-- BEGIN INFORMATION SHOWN --

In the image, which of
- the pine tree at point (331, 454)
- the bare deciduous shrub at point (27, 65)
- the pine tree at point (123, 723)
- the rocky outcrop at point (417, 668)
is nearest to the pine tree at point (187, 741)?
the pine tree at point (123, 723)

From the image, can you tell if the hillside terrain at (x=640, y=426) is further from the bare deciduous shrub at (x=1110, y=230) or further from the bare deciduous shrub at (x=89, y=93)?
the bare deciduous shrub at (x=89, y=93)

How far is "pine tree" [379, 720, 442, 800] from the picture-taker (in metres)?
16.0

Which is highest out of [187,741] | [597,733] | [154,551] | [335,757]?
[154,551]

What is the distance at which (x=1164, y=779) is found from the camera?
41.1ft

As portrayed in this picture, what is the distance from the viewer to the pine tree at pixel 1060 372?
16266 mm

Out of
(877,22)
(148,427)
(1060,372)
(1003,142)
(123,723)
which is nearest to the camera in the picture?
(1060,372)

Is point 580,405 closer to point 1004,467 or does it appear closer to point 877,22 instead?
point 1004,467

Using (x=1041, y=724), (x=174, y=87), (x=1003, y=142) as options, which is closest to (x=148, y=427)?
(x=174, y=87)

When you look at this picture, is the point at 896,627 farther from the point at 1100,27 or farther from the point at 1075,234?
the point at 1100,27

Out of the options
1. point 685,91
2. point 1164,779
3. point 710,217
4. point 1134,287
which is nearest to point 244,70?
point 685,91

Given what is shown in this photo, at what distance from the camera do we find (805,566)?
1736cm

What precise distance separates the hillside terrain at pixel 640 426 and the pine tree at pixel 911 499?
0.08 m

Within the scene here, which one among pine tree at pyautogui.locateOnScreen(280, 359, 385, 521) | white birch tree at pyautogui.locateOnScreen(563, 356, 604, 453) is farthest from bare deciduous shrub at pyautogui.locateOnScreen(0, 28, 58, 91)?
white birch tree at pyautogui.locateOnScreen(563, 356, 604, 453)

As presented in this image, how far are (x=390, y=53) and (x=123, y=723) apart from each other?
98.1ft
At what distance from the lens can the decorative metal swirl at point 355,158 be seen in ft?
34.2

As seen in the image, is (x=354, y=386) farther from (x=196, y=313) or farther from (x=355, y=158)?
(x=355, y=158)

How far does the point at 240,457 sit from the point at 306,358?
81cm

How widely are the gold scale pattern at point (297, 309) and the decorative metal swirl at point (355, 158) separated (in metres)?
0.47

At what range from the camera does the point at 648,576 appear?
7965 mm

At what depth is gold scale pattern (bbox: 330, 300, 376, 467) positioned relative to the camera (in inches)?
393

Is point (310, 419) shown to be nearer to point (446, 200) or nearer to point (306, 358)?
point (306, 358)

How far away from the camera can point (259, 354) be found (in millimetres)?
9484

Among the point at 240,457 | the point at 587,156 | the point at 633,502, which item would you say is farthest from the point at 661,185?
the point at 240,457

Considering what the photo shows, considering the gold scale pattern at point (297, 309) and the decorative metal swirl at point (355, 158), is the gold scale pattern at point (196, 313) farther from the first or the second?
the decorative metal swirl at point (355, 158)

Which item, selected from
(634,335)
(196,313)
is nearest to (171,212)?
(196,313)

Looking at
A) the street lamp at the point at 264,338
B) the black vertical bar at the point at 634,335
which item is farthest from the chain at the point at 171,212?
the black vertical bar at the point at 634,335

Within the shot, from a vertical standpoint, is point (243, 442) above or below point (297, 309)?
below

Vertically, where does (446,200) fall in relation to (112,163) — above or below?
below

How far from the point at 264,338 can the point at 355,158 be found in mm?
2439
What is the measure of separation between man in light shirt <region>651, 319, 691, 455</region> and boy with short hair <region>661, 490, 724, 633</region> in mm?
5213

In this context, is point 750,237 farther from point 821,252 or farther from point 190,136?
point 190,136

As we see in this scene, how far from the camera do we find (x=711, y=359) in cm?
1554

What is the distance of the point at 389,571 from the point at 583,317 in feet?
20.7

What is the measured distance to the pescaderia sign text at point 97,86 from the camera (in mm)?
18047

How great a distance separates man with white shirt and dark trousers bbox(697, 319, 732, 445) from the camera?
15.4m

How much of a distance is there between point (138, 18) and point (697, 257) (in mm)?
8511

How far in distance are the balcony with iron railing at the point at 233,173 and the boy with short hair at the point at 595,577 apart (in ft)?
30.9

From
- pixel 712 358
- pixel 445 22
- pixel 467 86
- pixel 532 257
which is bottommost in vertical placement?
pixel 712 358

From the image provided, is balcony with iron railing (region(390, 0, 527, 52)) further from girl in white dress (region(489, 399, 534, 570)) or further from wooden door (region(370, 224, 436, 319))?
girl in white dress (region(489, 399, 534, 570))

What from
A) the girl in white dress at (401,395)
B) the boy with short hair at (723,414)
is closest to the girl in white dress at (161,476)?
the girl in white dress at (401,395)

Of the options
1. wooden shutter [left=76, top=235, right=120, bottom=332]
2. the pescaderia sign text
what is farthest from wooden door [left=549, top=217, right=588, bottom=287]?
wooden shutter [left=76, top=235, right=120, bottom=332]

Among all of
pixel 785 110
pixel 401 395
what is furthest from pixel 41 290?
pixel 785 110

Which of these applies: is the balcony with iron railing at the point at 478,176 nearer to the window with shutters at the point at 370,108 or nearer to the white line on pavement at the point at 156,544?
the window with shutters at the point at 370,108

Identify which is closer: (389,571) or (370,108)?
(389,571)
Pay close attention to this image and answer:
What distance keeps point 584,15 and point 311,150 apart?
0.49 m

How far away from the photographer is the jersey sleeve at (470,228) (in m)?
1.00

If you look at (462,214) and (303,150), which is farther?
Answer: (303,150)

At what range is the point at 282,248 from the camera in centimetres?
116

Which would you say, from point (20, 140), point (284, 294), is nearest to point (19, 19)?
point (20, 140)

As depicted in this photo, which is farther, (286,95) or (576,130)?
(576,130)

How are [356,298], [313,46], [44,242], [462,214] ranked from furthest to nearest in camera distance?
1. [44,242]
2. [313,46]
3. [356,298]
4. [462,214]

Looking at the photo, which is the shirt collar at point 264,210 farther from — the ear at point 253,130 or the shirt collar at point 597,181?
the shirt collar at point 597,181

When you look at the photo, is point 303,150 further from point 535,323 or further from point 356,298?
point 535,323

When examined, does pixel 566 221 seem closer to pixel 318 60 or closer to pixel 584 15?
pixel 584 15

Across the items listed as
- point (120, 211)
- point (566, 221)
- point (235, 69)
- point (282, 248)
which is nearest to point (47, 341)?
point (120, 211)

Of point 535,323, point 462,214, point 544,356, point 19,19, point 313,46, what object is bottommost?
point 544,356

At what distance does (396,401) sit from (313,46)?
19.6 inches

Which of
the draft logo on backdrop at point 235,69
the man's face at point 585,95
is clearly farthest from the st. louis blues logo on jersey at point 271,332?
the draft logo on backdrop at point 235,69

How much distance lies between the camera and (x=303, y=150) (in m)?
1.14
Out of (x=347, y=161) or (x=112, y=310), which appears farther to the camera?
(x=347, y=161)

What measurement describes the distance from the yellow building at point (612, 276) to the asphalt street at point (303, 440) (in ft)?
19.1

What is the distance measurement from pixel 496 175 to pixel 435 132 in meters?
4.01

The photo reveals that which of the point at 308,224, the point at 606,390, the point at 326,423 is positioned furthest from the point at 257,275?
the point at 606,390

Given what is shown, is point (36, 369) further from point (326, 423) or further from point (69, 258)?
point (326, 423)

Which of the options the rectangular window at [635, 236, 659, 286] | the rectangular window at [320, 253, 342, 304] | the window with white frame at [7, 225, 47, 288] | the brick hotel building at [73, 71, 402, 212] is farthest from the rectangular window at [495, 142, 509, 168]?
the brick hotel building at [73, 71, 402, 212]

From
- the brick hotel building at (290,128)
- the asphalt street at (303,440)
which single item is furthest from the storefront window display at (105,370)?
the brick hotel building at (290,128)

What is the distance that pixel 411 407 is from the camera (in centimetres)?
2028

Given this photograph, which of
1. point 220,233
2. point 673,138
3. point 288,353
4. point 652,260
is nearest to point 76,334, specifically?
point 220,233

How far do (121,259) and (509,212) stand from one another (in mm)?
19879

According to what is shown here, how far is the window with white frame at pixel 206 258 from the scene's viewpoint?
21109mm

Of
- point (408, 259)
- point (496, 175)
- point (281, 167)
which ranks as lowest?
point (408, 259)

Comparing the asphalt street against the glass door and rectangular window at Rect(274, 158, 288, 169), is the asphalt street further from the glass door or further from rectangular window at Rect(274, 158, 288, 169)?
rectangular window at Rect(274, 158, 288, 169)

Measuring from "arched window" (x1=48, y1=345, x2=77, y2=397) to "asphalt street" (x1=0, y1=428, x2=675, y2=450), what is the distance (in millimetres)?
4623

-- END INFORMATION SHOWN --

WHAT IS BEING ASKED:
Recast the material from the line with "Of point 535,323, point" up to and including the line with "19.6 inches" as a Markdown table with columns named Row and Line. Number each row and skip blank lines.

WRITTEN RESPONSE:
| Row | Line |
|---|---|
| 1 | Of point 535,323, point 462,214, point 544,356, point 19,19, point 313,46, what object is bottommost? |
| 2 | point 544,356 |
| 3 | At what distance does (396,401) sit from (313,46)? |
| 4 | 19.6 inches |